Что же касается главной в ту пору движущей силы этой необычной семьи – Владимира Воли, то в исследованиях наших дней его должность на Урале обозначена как «начальник подрывной команды штаба…»[65]. В его подлинных документах, фиксирующих служебные перемещения и сохранившихся в фондах Российского государственного военного архива, сформулировано иначе: «начальник формирования подрывных команд»[66]. Нетрудно заметить, что это две разные должности, разные виды службы, два разных образа жизни с неравным уровнем опасностей и наград. Начальник подрывных команд по сути своей есть диверсант, командир и наставник диверсантов, а следовательно, человек, который сам выходит на линию фронта или за нее и сам, хотя бы время от времени, участвует в каких-то подрывах, в диверсиях. Начальник формирования тех же самых команд – в современном понимании командир или, что еще ближе к истине, сотрудник военкомата, занимающийся подбором и комплектованием подразделений диверсантов и, скорее всего, служащий в тылу. Вполне подходящее место для обладающего боевым опытом, но недавно тяжелораненого Владимира Воли. Если же принять во внимание, что двое из троих членов семьи занимались сугубо мирными делами, а значит, находились достаточно далеко от района боевых действий, естественно будет предположить, что и реальное место службы бывшего командира Бакунинского отряда в тот период вряд ли было на переднем крае сражений с белогвардейцами. Когда же фронт был расформирован, а комплектование команд стало невозможным, Владимир Федорович таким же логичным образом закончил службу на Урале. Приказом наркома по военным и морским делам РСФСР (так в документе) товарища Льва Давидовича Троцкого[5] № 672 от 13 августа 1918 года он был назначен на должность военкома (опять!) «III округа 4-го Острогожского района Пограничной охраны»[67].
Острогожск – небольшой старинный город в Воронежской губернии, в верховьях Дона. Сегодня это трудно представить, но тогда по этим местам действительно проходила граница. Во второй половине 1918 года Острогожск был оккупирован немецкими войсками и включен в состав украинской (Второго гетманата Павла Скоропадского) Харьковской губернии под патронатом (вот уж поистине лучше слова не сыскать) Германии. Переехав сюда, на линию фронта, Воля на некоторое время оставил родственников на Урале, но одновременно указал им вектор дальнейшего перемещения по стране – в центр, в неуклонно становящуюся большевистской Россию, в Москву.

******************************

ЧТО ТРЕБУЕТСЯ –
1. В тексте о службе Владимира Воли замените «Острогожск» на «Павловск» на участке от «Острогожск – небольшой» до «Россию, в Москву.». Приведите этот участок полностью.
2. Продолжите текст о службе Владимира Воли, начав сразу после его последнего предложения.

******************************

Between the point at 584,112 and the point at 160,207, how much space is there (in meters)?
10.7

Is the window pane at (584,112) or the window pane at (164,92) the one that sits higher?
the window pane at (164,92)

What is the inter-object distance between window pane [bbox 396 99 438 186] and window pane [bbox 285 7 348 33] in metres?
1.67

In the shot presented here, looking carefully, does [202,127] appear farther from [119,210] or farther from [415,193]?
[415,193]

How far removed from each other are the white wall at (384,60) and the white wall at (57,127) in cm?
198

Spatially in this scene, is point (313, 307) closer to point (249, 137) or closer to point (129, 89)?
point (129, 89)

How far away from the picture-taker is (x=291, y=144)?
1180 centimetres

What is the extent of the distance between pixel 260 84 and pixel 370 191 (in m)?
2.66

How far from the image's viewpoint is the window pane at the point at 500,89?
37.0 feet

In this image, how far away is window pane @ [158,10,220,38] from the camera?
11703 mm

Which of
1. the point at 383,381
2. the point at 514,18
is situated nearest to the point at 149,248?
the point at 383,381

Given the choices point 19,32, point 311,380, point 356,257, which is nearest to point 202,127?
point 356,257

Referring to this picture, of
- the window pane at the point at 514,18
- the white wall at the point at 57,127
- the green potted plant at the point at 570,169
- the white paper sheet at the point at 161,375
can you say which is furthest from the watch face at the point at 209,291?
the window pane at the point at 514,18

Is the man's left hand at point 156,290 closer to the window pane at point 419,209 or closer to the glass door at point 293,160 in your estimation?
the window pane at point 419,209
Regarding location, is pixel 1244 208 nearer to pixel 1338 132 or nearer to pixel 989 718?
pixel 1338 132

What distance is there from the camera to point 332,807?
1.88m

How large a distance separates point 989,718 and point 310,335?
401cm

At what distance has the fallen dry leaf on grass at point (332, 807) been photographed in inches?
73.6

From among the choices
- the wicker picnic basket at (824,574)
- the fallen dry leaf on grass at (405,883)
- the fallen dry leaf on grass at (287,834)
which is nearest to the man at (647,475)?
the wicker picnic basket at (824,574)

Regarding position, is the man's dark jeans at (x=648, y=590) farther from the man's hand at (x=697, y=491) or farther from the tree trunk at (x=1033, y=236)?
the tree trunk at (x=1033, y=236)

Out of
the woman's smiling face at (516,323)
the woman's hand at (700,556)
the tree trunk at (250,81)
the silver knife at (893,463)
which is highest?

******************************

ОТВЕТЫ К ЗАДАНИЯМ –
1.
Павловск – небольшой старинный город в Воронежской губернии, в верховьях Дона. Сегодня это трудно представить, но тогда по этим местам действительно проходила граница. Во второй половине 1918 года Павловск был оккупирован немецкими войсками и включен в состав украинской (Второго гетманата Павла Скоропадского) Харьковской губернии под патронатом (вот уж поистине лучше слова не сыскать) Германии. Переехав сюда, на линию фронта, Воля на некоторое время оставил родственников на Урале, но одновременно указал им вектор дальнейшего перемещения по стране – в центр, в неуклонно становящуюся большевистской Россию, в Москву.

2.
Для жизни в этой новой стране необходимо было еще раз хорошенько подумать и определиться со своими политическими взглядами, симпатиями, пристрастиями. Еще весной 1918 года у анархистов возникли серьезные разногласия с центральной властью, пока что формально придерживавшейся принципа многопартийности в государственном строительстве и управлении. По мере того как силы большевиков крепли, анархисты оказывались в состоянии все более острого идейного противостояния с ними, все глубже втягиваясь в борьбу за симпатии масс. Борьбу не настолько безнадежную, как это может показаться сегодня. Вклад сторонников учения Бакунина и Кропоткина в революцию 1917 года был огромен, а их влияние на рабочих, отчасти и на крестьян (на той же Украине) достигало заметного масштаба. Заметного настолько, что дальше большевики не могли мириться со столь опасной конкуренцией. С другой стороны, поведение множества поклонников «абсолютной свободы», в массе своей понимавших анархию как вседозволенность и безнаказанность, становилось смертельно опасным для обычных граждан, отталкивало от них и население, и даже потенциальных противников большевиков.
После переезда советского правительства в Москву весной 1918 года массы «чернознаменников» тоже покинули Северную столицу и фактически оккупировали лучшие из сохранившихся старых московских особняков. Более пятидесяти разрозненных анархистских групп, фракций, отрядов, банд – общей численностью более двух тысяч человек, вооруженных стрелковым оружием и располагавших артиллерией, заняли центр Москвы, по одной из версий даже вынудив руководство ВЧК подыскать себе новое помещение на Лубянской площади взамен изначально выбранного дворца на Поварской (возможно, дом на Поварской попросту оказался слишком маленьким для чекистов). Почти вся эта улица оказалась в распоряжении анархистов, и не только она. Их штаб разместился на Малой Дмитровке, 6, в здании бывшего купеческого клуба, который отныне назывался «Домом Анархии», а некоторые адреса, в которых обосновались сторонники неограниченной свободы, находились в опасной близости от жизненно важных учреждений, например от Госбанка[68]. Ситуация обострялась с каждым часом, а развязка наступила в ночь на 12 апреля.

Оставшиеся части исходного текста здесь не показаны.